Draft Regulations Provide Clarity on ‘Equal Pay for Work of Equal Value’

labour-guideBy Fiona Leppan and Ben Cripps, Cliffe Dekker Hofmeyr

Section 6(4) of the Employment Equity Amendment Act, No 47 of 2013 (EEA) brands an employer’s failure to adhere to the ‘equal pay for work of equal value’ principle an act of unfair discrimination.

In the pursuit of legal certainty, there is a need for parameters which clearly regulate any differentiation by an employer regarding terms and conditions of employment of employees who perform the same or similar work or work of equal value and which deems any unjustified or unreasonable differentiation in this regard as a recognised form of unfair discrimination.

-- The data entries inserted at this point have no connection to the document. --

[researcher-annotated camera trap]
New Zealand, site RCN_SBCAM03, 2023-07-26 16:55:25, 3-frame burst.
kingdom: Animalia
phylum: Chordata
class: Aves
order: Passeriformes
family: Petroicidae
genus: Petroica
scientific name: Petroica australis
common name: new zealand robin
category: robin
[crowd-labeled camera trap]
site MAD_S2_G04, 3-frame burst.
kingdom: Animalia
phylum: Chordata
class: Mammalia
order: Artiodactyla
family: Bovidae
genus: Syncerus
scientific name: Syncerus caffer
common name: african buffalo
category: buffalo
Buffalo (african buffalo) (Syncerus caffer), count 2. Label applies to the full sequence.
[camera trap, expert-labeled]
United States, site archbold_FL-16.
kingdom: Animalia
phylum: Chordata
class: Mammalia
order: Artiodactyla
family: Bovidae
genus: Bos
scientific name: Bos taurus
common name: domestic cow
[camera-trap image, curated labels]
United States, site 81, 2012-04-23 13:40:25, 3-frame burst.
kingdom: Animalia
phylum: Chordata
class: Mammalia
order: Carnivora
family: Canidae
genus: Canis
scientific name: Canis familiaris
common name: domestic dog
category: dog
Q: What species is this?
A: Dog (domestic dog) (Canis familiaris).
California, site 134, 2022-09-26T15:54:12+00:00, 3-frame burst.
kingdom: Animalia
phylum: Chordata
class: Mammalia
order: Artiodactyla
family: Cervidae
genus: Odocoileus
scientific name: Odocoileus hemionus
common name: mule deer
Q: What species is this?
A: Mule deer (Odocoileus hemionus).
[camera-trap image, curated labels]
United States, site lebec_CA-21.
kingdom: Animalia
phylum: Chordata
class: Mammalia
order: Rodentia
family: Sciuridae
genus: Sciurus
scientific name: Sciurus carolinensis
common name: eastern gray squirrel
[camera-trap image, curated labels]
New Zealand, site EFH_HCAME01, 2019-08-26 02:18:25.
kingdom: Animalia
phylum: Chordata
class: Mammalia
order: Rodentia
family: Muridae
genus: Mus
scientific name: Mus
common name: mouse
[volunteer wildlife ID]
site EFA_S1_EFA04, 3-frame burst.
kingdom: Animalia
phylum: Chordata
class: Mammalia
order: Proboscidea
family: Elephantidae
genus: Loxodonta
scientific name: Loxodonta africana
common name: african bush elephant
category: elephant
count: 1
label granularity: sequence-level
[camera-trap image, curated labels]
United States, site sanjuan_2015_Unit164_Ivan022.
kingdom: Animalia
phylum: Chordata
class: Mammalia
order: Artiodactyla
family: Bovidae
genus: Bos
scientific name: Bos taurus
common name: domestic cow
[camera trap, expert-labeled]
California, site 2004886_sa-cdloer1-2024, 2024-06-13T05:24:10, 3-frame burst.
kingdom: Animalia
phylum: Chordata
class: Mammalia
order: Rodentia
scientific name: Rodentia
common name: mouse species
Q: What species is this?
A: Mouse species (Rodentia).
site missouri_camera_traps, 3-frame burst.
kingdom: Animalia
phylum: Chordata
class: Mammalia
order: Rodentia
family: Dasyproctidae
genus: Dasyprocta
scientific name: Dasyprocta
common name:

The Minister of Labour recently distributed draft regulations (regulations) to the EEA within which this need seems to have been addressed.

The regulations contain provisions which intend to promote and comprehensively regulate the ‘equal pay for work of equal value’ standard introduced by s6(4).

Although the standard gives employees an individual right, the onus will be on the aggrieved employee to prove that their salary is less than the comparator on the basis of either a listed or unlisted ground. This requires the employee to address the following potential problems, namely:

  • Identifying a comparator or comparators.

In Ntai & Others v South African Breweries Ltd [2001] 2 BLLR 186 (LC), the applicants identified two white employees as comparators and although the Labour Court (LC) accepted the two white employees as suitable comparators, it held that the applicants had failed to prove grounds upon which their allegation of arbitrary discrimination was based.

  • An employee must prove a causal link between the unequal pay and the alleged conduct.

In Ntai, the LC found that the applicants failed to prove the link between remuneration levels and the race of the employees. The LC stated that the existence of an anti-discrimination provision does not confer a right to affirmative action.

  • If an employee claims indirect discrimination, such employee will have to provide proof of such an allegation. This may take the form of statistics or alternative relevant facts. Indirect discrimination could arise in this context when it is proved that a practice affects black employees disproportionately as a group.
  • If an employee claims unfair discrimination on an unlisted ground (arbitrary discrimination), the employee must show that the discrimination was of such a nature that it impacted on their human dignity. In Numsa and Others v Gabriel (Pty) Ltd (2002) 23 ILJ 2088 (LC), the applicants failed to allege that the reason for the differentiation was some characteristic that impacted upon their human dignity. The LC held that the applicants did no more than attempt to describe the difference in pay as being “disproportional, irrational, arbitrary and capricious”, and “arbitrary, capricious and irrational actions/practices of the respondent”.

It should also be noted that, although the regulations provide employers with certain defences to claims of unfair discrimination on this basis, employers will not be able to raise a lack of intention to discriminate as a defence.

As long as employers are able to objectively justify differences in remuneration where employees perform the same or similar work or are of comparable value to an organisation on the basis of fair criteria (such as responsibility, expertise or skills), employers should not find it too problematic escaping liability in respect of claims made pursuant to s6(4).